__Texto de leitura__:

= = = = = = =

A região Jambudvipa ao sul de Uttarapatha era conhecida como Majjhimadesa nos textos budistas e como Madhyadesa nos textos purânicos.
Segundo os textos budistas, Camboja e Gandara, dois dos dezesseis Mahajanapadas ou grande nações, pertenciam a Uttarapatha.
Os textos budistas incluem os quatorze Mahajanapadas restantes (Kasi, Côssala, Anga, Mágada, Vajji, Malla, Chedi, Vamsa ou Vatsa, Kuru, Panchala, Machcha ou Mattsya, Surasena, Avanti e Assaka) na divisão do Majjhimadesa.
Inúmeros termos da literatura purânica referem-se aos bahlikas, pahlavas, sacas, paradas, ramathas, cambojas, daradas, tushars, chinas, barbaras, keikayas, abhiras, sindhus, soviras e outros como as tribos de Uttarapatha.
Segundo a geografia purânica, os Mahajanapadas Camboja e Gandara das tradições budistas ficavam no Udichya (norte), Assaka em Dakshinapatha, Avanti em Aparanta (oeste), Vajji, Malla, Anga e Mágada em Prachya (leste) e os oito Mahajanapadas restantes na divisão Madhyadesa.
No texto medieval hindu Kavyamimamsa, pelo pandit Rajshekhara, é afirmado que Uttarapatha fica no oeste de Prithudaka (atual Pehoa, perto de Tanesvar em Haryana). O Kavyamimamsa também lista os sacas, vokkanas, hunas, cambojas, keikayas, bahlikas (bactrianos), pahlavas, lampacas, kulutas, tanganas, tusharas, turushakas (turcos) e barbaras dentre as tribos de Uttarapatha (Kavyamimamsa, cap. 7).
O Maabárata, em várias partes, também diz que os cambojas, sacas, gandaras, yavanas, darunas, barbaras e khashas eram as tribos de Uttarapatha (MBH 12/201/40; 5/159/20).
A subdivisão Uttarapatha provavelmente incluía os territórios da região maior de Panjabe, Sindhu, Sovira, Afeganistão, Caxemira, Báctria e partes da Ásia Central.
Outras nações da Ásia Central, incluindo Uttarakuru, Uttaramadra, Param-Camboja e partes de Saka-dvipa também também estavam localizadas em Uttarapatha.
Segundo o Dr. S. M. Ali, Uttarapatha ou a subdivisão norte de Jambudvipa cobre uma área vasta, dos Urais e da região Cáspia ao rio Yenisei e do Turquistão e das cadeias Tian Shan ao Ártico. O Ramáiana e os Puranas descrevem a topografia da região inteira precisamente e, em alguns casos, pitorescamente.
Uttarapatha ficou famosa em tempos muitos antigos pela sua boa raça de cavalos e pelos seus negociantes de cavalos. Existem referências antigas a um comércio contínuo entre as nações de Uttarapatha e os estados do leste da Índia. Fontes budistas e purânicas afirmam que os mercadores e negociantes de cavalos de Uttarapatha trariam cavalos e outros bens para vender em lugares do leste da Índia como Savatthi (Côssala), Benares (Kasi), Pataliputra (Mágada), Pragjyotisha (Assam) e Tamarlipitka (em Bengala).

= = = = = = =

__Listagem fornecida__:

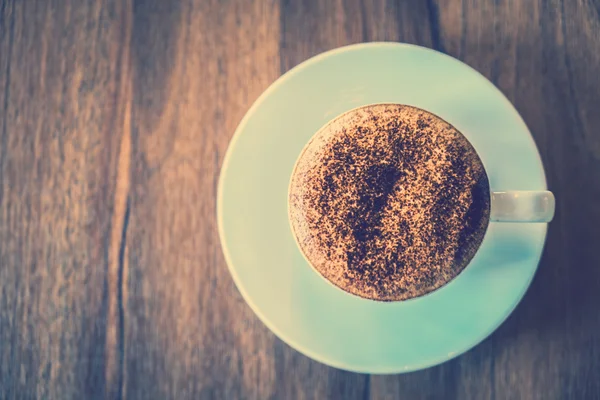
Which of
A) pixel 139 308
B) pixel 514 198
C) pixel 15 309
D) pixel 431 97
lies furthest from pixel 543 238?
pixel 15 309

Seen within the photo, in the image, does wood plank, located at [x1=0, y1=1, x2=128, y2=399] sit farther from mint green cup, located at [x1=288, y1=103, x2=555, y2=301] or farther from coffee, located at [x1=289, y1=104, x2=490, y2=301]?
mint green cup, located at [x1=288, y1=103, x2=555, y2=301]

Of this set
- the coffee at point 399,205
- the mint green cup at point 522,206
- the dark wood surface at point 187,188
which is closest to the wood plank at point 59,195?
the dark wood surface at point 187,188

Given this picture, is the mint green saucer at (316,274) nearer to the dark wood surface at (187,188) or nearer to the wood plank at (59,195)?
the dark wood surface at (187,188)

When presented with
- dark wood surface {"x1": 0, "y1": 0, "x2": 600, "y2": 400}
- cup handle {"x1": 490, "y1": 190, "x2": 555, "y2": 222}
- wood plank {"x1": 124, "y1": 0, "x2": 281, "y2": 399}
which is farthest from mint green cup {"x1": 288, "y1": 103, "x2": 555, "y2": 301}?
wood plank {"x1": 124, "y1": 0, "x2": 281, "y2": 399}

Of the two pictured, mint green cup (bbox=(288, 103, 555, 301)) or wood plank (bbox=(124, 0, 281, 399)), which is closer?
mint green cup (bbox=(288, 103, 555, 301))

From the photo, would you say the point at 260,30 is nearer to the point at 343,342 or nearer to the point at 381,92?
the point at 381,92
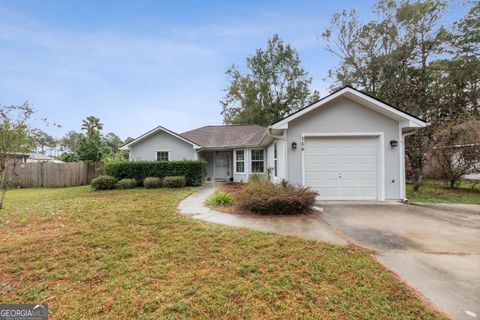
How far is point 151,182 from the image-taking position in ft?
43.7

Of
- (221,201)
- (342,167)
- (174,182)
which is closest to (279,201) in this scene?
(221,201)

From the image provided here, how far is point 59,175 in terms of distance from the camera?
15.6 m

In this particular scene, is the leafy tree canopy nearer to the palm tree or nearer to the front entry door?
the front entry door

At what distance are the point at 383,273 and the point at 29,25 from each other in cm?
1613

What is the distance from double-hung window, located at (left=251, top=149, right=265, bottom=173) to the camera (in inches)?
603

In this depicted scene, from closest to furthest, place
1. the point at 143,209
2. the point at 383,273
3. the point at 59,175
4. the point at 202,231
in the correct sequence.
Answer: the point at 383,273
the point at 202,231
the point at 143,209
the point at 59,175

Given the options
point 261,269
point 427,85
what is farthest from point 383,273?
point 427,85

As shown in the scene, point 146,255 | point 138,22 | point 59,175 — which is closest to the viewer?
point 146,255

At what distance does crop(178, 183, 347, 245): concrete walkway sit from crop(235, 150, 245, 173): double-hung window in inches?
348

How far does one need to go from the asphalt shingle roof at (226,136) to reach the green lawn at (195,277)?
11073mm

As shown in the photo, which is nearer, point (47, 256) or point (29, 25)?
point (47, 256)

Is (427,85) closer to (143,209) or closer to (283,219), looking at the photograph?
(283,219)

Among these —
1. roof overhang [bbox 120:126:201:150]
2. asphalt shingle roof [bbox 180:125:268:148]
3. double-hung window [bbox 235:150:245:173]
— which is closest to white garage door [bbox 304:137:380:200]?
asphalt shingle roof [bbox 180:125:268:148]

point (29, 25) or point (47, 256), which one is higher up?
point (29, 25)
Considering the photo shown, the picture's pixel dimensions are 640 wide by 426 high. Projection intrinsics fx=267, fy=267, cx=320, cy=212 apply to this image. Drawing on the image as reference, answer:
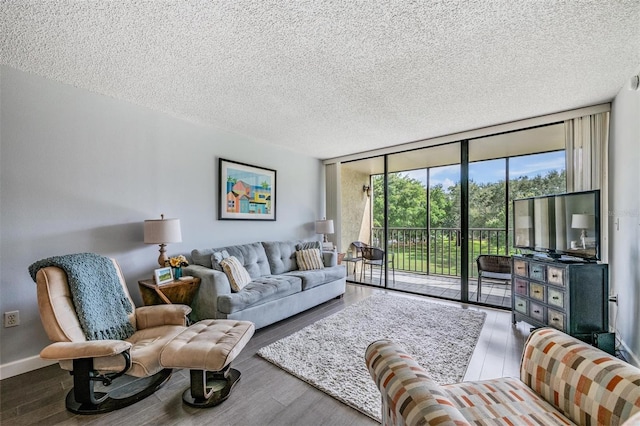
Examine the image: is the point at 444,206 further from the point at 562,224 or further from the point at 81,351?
the point at 81,351

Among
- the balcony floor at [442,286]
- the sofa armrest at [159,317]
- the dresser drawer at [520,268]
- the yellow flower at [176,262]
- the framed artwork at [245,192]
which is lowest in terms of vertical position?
the balcony floor at [442,286]

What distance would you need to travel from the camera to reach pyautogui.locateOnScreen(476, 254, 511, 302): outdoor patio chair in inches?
150

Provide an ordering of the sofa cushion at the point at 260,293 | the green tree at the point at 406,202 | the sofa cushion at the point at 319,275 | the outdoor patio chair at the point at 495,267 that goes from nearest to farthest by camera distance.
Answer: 1. the sofa cushion at the point at 260,293
2. the sofa cushion at the point at 319,275
3. the outdoor patio chair at the point at 495,267
4. the green tree at the point at 406,202

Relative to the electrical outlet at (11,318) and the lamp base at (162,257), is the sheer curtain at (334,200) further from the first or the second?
the electrical outlet at (11,318)

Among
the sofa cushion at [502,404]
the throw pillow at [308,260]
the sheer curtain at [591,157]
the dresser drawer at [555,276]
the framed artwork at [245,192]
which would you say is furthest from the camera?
the throw pillow at [308,260]

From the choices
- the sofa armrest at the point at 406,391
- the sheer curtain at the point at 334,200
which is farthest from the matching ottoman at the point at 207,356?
the sheer curtain at the point at 334,200

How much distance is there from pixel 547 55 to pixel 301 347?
3.11 m

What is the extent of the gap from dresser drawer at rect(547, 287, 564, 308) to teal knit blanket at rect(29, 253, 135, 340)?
3702mm

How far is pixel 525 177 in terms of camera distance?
462 centimetres

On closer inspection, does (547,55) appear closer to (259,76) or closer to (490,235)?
(259,76)

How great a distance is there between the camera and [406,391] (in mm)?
853

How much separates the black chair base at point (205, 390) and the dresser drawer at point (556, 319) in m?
2.87

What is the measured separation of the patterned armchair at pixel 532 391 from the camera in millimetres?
829

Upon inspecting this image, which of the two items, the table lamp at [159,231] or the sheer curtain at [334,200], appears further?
the sheer curtain at [334,200]
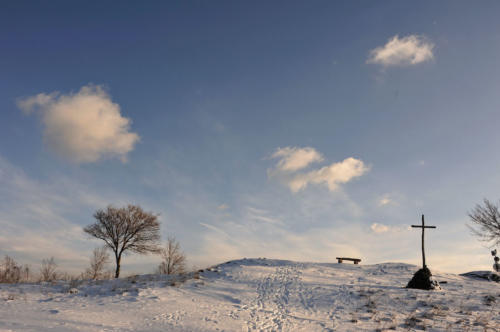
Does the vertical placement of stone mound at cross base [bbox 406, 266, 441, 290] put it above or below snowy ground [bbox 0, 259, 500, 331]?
above

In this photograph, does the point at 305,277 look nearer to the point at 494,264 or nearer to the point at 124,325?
the point at 124,325

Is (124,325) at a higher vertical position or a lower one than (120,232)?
lower

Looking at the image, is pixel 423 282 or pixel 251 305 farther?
pixel 423 282

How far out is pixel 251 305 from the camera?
16.0 m

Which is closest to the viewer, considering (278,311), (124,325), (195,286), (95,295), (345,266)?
(124,325)

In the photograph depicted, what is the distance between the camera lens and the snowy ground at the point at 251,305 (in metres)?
12.4

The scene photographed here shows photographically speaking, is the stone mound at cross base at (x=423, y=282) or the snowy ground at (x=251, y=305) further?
the stone mound at cross base at (x=423, y=282)

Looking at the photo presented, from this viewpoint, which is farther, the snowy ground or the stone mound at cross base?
the stone mound at cross base

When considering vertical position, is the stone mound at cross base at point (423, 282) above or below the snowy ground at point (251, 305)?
above

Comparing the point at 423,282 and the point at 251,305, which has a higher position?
the point at 423,282

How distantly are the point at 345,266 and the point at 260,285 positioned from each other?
1093 centimetres

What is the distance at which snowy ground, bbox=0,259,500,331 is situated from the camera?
1242 cm

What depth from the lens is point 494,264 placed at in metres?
34.9

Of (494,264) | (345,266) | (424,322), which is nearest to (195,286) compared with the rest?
(424,322)
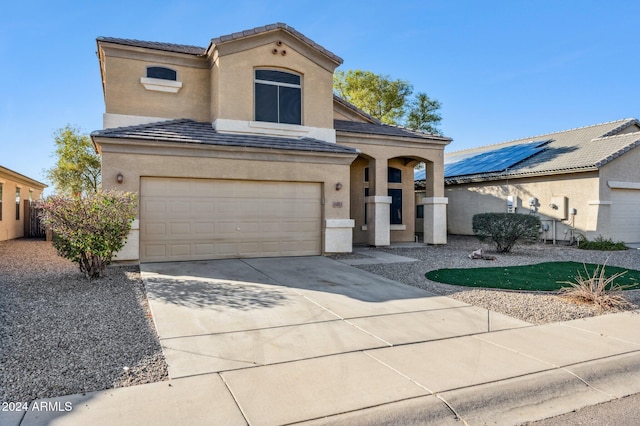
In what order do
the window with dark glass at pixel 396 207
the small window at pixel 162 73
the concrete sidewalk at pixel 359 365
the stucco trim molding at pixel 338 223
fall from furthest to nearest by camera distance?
the window with dark glass at pixel 396 207, the small window at pixel 162 73, the stucco trim molding at pixel 338 223, the concrete sidewalk at pixel 359 365

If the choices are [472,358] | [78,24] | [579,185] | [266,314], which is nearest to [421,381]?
[472,358]

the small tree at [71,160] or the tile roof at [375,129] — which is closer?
the tile roof at [375,129]

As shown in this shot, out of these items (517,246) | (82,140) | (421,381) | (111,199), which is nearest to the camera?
(421,381)

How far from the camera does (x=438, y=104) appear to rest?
3344 cm

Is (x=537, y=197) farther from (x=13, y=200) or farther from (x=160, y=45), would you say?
(x=13, y=200)

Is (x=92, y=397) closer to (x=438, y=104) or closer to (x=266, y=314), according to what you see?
(x=266, y=314)

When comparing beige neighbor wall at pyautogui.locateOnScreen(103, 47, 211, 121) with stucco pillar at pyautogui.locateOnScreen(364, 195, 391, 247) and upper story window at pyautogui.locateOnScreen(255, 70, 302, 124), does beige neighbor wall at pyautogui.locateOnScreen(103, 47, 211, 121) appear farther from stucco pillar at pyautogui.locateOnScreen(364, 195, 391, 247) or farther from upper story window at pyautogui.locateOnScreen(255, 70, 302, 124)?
stucco pillar at pyautogui.locateOnScreen(364, 195, 391, 247)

= = = = = = =

__O que se pede__:
Responda às perguntas a seguir de acordo com o texto de leitura.
(a) Segundo os textos budistas, quais dois Mahajanapadas pertenciam a Uttarapatha?
(b) Onde fica a atual Pehoa, antiga Prithudaka?
(c) Por que Uttarapatha ficou famosa em tempos muito antigos?
Responda apenas com base no texto de leitura.

__Resultado da tarefa__:
(a) Camboja e Gandara.
(b) Perto de Tanesvar, em Haryana.
(c) Pela sua boa raça de cavalos e pelos seus negociantes de cavalos.